Deze werkgroep onderzoekt hoe de partijen hun invloed (‘leverage’) kunnen vergroten. Daarbij zullen bedrijven vooral worden geholpen om hun gedrag op het gebied van mensenrechten te verbeteren. De werkgroep onderzoekt hoe ‘leverage’ moet worden gedefinieerd en welke soorten leverage de partijen elk afzonderlijk kunnen aanwenden.
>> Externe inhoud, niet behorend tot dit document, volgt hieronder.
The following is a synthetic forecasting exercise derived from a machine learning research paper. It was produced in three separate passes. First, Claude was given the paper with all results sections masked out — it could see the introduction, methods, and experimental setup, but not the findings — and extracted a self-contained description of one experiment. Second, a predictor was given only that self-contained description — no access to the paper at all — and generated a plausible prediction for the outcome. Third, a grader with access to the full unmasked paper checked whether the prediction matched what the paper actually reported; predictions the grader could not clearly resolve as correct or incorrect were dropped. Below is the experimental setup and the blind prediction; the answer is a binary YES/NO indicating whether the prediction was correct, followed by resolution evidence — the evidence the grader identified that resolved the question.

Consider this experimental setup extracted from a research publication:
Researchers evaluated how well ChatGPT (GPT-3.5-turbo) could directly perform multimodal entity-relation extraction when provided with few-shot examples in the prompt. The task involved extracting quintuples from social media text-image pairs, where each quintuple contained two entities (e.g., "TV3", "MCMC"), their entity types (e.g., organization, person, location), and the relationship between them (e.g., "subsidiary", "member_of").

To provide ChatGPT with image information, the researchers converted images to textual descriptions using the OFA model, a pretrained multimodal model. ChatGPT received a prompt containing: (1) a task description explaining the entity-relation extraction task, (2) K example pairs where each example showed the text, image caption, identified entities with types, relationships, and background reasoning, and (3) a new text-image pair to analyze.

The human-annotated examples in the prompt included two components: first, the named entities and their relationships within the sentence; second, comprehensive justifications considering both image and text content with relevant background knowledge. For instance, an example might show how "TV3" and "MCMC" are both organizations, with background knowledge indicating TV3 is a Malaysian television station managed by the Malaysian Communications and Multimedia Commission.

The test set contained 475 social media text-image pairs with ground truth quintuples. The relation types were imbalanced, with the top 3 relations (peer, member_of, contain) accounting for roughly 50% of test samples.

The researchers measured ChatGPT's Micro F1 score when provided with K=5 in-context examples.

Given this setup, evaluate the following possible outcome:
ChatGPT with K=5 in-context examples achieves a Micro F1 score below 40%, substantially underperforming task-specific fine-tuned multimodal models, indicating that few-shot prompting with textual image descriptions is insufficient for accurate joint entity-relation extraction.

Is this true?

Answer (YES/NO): YES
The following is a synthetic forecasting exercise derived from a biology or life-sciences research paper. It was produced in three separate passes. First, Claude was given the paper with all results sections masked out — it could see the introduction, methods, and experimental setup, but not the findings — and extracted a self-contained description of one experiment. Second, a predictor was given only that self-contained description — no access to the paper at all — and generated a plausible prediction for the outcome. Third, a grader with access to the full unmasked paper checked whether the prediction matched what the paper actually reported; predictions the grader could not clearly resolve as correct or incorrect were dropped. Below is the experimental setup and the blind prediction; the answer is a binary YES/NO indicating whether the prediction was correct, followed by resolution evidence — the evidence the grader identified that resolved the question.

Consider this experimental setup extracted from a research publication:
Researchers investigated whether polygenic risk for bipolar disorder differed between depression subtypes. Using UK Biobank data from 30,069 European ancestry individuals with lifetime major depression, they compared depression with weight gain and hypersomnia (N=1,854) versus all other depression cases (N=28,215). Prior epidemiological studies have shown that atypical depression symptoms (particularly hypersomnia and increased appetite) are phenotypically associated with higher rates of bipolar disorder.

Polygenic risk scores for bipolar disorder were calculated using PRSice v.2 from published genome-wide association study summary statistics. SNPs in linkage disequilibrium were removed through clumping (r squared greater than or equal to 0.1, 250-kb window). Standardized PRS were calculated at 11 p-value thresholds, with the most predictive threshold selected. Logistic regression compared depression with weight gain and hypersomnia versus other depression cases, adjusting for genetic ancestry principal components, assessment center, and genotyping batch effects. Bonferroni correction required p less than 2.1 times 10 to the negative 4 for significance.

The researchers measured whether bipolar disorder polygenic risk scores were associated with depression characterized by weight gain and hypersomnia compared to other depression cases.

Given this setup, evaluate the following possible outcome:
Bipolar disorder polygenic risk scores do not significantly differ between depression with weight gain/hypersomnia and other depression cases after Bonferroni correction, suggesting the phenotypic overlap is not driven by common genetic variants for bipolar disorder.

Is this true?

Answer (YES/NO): YES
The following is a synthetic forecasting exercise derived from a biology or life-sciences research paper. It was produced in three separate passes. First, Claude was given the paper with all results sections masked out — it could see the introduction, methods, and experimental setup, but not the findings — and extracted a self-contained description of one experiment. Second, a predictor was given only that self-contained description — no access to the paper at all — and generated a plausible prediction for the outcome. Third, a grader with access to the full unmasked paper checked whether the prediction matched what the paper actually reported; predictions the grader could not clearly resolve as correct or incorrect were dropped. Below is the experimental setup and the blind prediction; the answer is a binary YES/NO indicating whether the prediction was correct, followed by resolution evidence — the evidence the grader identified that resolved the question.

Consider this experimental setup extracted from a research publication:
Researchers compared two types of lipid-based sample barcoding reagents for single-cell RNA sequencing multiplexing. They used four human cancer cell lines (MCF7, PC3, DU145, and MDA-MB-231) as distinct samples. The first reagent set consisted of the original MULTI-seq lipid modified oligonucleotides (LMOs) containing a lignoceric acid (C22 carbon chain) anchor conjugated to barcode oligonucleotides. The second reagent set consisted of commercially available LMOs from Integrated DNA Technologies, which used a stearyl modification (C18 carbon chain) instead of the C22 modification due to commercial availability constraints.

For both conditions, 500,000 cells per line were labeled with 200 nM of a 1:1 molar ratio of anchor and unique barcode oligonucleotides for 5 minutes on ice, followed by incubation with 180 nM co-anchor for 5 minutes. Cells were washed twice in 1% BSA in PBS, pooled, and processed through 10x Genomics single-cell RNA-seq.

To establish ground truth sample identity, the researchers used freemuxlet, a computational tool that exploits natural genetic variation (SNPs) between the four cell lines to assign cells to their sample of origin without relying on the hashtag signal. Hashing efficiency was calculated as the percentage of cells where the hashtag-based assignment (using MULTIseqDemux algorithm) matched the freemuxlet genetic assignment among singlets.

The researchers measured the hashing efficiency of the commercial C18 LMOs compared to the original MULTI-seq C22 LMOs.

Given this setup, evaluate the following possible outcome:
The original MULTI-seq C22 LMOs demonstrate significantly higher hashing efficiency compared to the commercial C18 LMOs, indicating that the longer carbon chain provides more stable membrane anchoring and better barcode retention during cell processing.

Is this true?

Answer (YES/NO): YES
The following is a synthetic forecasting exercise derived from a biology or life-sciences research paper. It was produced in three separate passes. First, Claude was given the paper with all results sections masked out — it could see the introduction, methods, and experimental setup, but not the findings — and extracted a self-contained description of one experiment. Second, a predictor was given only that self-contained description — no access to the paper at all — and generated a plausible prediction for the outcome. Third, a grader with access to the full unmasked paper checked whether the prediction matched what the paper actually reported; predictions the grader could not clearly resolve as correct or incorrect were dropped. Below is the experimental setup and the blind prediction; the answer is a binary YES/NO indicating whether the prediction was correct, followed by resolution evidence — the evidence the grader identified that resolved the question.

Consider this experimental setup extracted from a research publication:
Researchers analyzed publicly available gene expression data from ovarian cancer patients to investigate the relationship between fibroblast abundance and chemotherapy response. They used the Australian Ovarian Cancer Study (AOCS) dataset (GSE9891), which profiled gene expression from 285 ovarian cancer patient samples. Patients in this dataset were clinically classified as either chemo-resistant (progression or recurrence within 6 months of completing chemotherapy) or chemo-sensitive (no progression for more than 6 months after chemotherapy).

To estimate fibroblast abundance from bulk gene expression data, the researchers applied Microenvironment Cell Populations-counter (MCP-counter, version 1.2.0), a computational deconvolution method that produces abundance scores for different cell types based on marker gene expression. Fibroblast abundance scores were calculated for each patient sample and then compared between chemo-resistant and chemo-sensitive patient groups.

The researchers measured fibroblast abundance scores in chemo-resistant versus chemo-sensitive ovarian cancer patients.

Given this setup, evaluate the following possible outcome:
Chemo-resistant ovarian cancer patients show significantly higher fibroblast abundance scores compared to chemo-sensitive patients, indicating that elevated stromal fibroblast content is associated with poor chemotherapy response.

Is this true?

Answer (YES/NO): YES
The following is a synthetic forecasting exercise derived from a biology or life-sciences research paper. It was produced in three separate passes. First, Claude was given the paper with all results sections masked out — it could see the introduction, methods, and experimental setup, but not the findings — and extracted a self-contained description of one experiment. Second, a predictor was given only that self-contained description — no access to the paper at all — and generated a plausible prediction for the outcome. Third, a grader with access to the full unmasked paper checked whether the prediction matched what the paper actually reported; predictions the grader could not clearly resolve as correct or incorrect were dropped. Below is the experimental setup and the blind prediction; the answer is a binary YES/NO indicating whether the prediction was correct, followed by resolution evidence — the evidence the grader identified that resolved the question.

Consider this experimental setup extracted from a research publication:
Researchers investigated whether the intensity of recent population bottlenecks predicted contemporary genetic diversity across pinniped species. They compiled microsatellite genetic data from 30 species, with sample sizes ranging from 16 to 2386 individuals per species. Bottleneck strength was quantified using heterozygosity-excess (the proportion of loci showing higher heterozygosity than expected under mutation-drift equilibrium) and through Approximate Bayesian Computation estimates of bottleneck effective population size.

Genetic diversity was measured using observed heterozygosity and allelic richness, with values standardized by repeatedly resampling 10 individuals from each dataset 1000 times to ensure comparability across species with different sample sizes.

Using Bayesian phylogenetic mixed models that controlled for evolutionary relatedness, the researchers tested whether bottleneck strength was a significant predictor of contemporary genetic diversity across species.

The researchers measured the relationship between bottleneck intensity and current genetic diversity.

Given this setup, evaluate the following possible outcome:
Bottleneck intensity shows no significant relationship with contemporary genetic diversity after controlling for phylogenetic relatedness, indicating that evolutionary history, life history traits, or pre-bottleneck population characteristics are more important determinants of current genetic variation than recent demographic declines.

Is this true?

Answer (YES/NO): NO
De werkgroep stelt gezamenlijke maatregelen vast, in overleg met branchegenoten, via bilaterale afspraken met derden en door middel van brede samenwerkingsverbanden. Ook onderzoekt zij hoe de leverage kan worden vergroot vanuit een ecosysteemperspectief. Dit moet inzicht bieden in de huidige praktijk en uitwijzen welke mogelijkheden er zijn voor meer verantwoord ondernemen. 

De werkgroep inventariseert en ontwikkelt leveraging-modellen die uitgaan van samenwerking tussen de partijen. De gezamenlijke toegevoegde waarde kan worden verbeterd als alle organisaties – niet alleen de banken maar ook andere partijen – invloed uitoefenen.

Werkgroep Transparantie

Vanaf het derde kwartaal van 2018 bestaat de werkgroep Transparantie. Deze werkgroep heeft als doel actief te zorgen dat de afspraken in het convenant over transparantie (artikel 6.9 en 6.10) worden uitgevoerd door alle deelnemers.

Werkgroep ‘Human rights database’

De mogelijkheden van een nieuwe Matrix Database onderzoeken
Eén van de gezamenlijke doelen in het convenant was het werken aan een matrix database om op een goede manier informatie uit te wisselen. Tijdens het eerste jaar is een werkgroep bezig geweest te onderzoeken hoe zo’n nieuwe database zou kunnen functioneren naast bestaande instrumenten. Na een analyse werd duidelijk dat veel informatie al publiek beschikbaar was en dat banken daar al gebruik van maken in hun besluitvorming bij financiering. De missende informatie, over actuele en specifieke issues, is niet beschikbaar. De werkgroep heeft daarom geconcludeerd dat deze informatie niet in een database te vatten is. De geleerde lessen over actuele informatie kunnen echter wel worden meegenomen in de onderzoeken naar de waardeketens.